THE EXERCISE:
Please rewrite these rows with "Outline" changed to "Trace" and everything else left as it is.

AVAILABLE RECORDS:

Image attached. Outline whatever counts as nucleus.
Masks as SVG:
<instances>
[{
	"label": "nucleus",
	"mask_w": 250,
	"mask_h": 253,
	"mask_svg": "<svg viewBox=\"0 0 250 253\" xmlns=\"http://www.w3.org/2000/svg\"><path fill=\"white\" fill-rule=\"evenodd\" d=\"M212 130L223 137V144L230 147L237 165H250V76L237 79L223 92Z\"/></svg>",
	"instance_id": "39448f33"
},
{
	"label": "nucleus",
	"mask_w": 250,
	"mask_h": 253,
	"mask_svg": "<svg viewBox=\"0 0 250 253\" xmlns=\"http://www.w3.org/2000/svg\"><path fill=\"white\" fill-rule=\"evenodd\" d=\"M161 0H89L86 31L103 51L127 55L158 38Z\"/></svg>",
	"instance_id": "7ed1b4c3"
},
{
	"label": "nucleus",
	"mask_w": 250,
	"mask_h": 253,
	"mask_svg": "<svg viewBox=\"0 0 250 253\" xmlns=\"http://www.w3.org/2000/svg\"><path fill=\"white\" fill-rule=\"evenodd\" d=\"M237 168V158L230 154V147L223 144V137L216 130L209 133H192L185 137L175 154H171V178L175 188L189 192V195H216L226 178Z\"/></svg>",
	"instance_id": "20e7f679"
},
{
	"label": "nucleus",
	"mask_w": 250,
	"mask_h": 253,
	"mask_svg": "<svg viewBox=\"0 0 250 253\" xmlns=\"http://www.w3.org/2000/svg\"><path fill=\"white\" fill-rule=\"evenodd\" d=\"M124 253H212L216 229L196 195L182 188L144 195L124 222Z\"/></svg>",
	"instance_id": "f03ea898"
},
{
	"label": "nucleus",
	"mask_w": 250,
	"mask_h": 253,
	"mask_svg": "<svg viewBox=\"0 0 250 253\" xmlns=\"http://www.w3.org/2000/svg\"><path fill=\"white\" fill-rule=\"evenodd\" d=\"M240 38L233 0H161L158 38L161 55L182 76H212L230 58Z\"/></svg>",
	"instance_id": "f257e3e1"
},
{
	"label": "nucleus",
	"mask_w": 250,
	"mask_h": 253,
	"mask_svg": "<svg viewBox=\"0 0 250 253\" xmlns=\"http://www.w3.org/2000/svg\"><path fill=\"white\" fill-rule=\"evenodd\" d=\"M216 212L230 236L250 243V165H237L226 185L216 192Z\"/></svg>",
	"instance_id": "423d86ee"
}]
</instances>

WRITTEN REPLY:
Image attached. Trace whatever counts as nucleus.
Masks as SVG:
<instances>
[{
	"label": "nucleus",
	"mask_w": 250,
	"mask_h": 253,
	"mask_svg": "<svg viewBox=\"0 0 250 253\" xmlns=\"http://www.w3.org/2000/svg\"><path fill=\"white\" fill-rule=\"evenodd\" d=\"M212 130L223 137V144L230 147L237 165H250V76L237 79L223 92Z\"/></svg>",
	"instance_id": "39448f33"
},
{
	"label": "nucleus",
	"mask_w": 250,
	"mask_h": 253,
	"mask_svg": "<svg viewBox=\"0 0 250 253\" xmlns=\"http://www.w3.org/2000/svg\"><path fill=\"white\" fill-rule=\"evenodd\" d=\"M161 0H89L86 31L103 51L127 55L158 38Z\"/></svg>",
	"instance_id": "7ed1b4c3"
},
{
	"label": "nucleus",
	"mask_w": 250,
	"mask_h": 253,
	"mask_svg": "<svg viewBox=\"0 0 250 253\" xmlns=\"http://www.w3.org/2000/svg\"><path fill=\"white\" fill-rule=\"evenodd\" d=\"M237 168V158L230 154V147L223 144V137L216 130L209 133H192L185 137L175 154H171V178L175 188L189 192V195H216L226 178Z\"/></svg>",
	"instance_id": "20e7f679"
},
{
	"label": "nucleus",
	"mask_w": 250,
	"mask_h": 253,
	"mask_svg": "<svg viewBox=\"0 0 250 253\" xmlns=\"http://www.w3.org/2000/svg\"><path fill=\"white\" fill-rule=\"evenodd\" d=\"M124 253H212L216 229L196 195L182 188L144 195L124 222Z\"/></svg>",
	"instance_id": "f03ea898"
},
{
	"label": "nucleus",
	"mask_w": 250,
	"mask_h": 253,
	"mask_svg": "<svg viewBox=\"0 0 250 253\" xmlns=\"http://www.w3.org/2000/svg\"><path fill=\"white\" fill-rule=\"evenodd\" d=\"M240 38L233 0H161L158 38L161 55L182 76H212L230 58Z\"/></svg>",
	"instance_id": "f257e3e1"
},
{
	"label": "nucleus",
	"mask_w": 250,
	"mask_h": 253,
	"mask_svg": "<svg viewBox=\"0 0 250 253\" xmlns=\"http://www.w3.org/2000/svg\"><path fill=\"white\" fill-rule=\"evenodd\" d=\"M216 212L230 236L250 243V165H237L226 185L216 192Z\"/></svg>",
	"instance_id": "423d86ee"
}]
</instances>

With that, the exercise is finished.